■ **Seitentext**
Was ist systemisch?

Die systemische Psychotherapie ist ein modernes Psychotherapieverfahren, das 2008 durch den Wissenschaftlichen Beirat Psychotherapie (WBP) anerkannt wurde. In Abgrenzung zu anderen Therapie-Verfahren, wie zum Beispiel der Verhaltenstherapie oder Psychoanalyse, betont die systemische Therapie die Bedeutung sozialer Interaktionen für die Entwicklung psychischer Störungen. Der Ansatz impliziert damit ein anderes Krankheitsverständnis. Psychische Erkrankungen werden nicht als ein persönliches Merkmal, sondern als Teil einer Interaktion gesehen, an der eine Person so sehr leidet, dass ihr Krankheitswert zugeschrieben wird.  

 

Um psychische Störungen zu verstehen, betrachten systemische Therapeuten also die dynamischen Wechselwirkungen zwischen den biologischen und psychischen Eigenschaften eines Menschen sowie den sozialen Bedingungen. Störende Symptome sind das Ergebnis krankheits-erzeugender oder krankheits-stabilisierender Beziehungsmuster. Systemische Therapie setzt bei der Neugestaltung von Interaktionen und Kommunikation an.

 

Die Besonderheit systemischer Therapie liegt für mich persönlich in der therapeutischen Haltung und dem zugrunde liegenden Menschenbild. Die therapeutische Haltung ist von aufrichtigem Interesse und Wertschätzung geprägt. Sie respektiert verschiedene Lebensentwürfe und bewertet nicht. Der Mensch wird als autonomes Individuum verstanden. Diese therapeutische Haltung bildet in meinen Augen das Herzstück der systemischen Therapie.

■ **Verfügbare Daten**
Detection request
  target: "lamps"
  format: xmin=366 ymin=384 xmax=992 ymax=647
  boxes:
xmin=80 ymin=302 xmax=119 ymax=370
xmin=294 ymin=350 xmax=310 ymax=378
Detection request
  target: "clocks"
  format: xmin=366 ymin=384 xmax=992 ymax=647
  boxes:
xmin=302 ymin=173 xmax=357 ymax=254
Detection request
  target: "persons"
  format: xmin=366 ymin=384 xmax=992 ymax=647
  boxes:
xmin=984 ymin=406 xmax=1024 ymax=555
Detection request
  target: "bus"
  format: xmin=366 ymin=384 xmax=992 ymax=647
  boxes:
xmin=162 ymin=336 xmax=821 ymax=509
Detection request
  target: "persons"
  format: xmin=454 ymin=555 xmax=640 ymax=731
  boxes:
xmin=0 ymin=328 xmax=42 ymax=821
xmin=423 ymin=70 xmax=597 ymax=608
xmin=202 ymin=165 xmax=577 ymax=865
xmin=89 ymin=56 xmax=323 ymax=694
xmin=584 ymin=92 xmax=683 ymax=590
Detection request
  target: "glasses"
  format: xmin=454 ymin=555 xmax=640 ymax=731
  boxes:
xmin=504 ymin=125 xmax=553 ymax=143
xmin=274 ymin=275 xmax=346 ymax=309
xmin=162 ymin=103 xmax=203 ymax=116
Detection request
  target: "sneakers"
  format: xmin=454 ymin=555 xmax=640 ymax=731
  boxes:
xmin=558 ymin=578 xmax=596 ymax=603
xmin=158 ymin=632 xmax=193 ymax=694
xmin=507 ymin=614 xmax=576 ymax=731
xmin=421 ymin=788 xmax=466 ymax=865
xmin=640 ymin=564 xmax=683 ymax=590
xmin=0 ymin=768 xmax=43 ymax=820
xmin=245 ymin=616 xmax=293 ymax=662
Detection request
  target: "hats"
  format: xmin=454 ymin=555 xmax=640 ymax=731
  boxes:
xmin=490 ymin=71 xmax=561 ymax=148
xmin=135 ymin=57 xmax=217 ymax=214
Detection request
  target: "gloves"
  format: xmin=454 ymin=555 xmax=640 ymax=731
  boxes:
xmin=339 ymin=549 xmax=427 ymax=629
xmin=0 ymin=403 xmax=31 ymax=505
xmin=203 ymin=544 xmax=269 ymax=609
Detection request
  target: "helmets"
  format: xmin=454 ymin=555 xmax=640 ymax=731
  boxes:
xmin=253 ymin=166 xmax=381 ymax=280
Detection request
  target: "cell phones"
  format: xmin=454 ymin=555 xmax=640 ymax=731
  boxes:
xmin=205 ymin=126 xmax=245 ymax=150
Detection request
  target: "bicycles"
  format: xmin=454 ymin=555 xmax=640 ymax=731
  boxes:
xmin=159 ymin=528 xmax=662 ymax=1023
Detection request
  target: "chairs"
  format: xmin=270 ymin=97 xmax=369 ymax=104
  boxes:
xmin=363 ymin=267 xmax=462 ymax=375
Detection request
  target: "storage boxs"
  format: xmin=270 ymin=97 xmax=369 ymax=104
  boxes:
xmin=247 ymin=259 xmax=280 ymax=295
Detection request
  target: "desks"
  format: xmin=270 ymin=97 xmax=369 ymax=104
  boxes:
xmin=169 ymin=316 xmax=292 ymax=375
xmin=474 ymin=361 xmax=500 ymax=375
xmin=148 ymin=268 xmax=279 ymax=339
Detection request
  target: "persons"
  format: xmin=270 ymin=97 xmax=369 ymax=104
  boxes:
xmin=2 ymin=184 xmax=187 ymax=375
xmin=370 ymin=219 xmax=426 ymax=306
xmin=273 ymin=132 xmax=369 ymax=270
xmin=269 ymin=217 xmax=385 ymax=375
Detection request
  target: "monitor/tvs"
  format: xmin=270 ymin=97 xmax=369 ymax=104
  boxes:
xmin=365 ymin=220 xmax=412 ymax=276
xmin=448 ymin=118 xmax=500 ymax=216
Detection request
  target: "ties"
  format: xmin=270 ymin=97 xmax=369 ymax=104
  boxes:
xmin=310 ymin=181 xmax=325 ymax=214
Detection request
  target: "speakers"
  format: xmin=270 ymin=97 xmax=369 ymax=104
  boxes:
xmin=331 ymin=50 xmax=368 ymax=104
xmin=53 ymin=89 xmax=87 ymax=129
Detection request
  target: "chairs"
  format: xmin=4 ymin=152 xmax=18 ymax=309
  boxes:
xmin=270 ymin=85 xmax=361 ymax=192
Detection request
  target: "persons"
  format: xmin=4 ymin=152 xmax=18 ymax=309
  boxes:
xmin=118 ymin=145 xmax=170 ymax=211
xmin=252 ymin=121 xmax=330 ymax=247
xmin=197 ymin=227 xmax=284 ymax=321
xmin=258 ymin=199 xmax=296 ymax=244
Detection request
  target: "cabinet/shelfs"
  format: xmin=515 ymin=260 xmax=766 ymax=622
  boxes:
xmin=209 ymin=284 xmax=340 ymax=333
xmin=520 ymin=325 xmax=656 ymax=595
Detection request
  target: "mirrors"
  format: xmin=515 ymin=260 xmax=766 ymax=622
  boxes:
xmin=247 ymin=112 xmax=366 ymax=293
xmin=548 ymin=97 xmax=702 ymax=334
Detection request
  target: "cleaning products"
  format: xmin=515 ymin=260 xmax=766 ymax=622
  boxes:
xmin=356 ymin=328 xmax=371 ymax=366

■ **Aufgabe**
Zähle alle Therapieverfahren auf, die im Seitentext namentlich erwähnt werden. Die Datensätze haben mit dem Seitentext nichts zu tun.

■ **Lösung**
- systemische Psychotherapie
- Verhaltenstherapie
- Psychoanalyse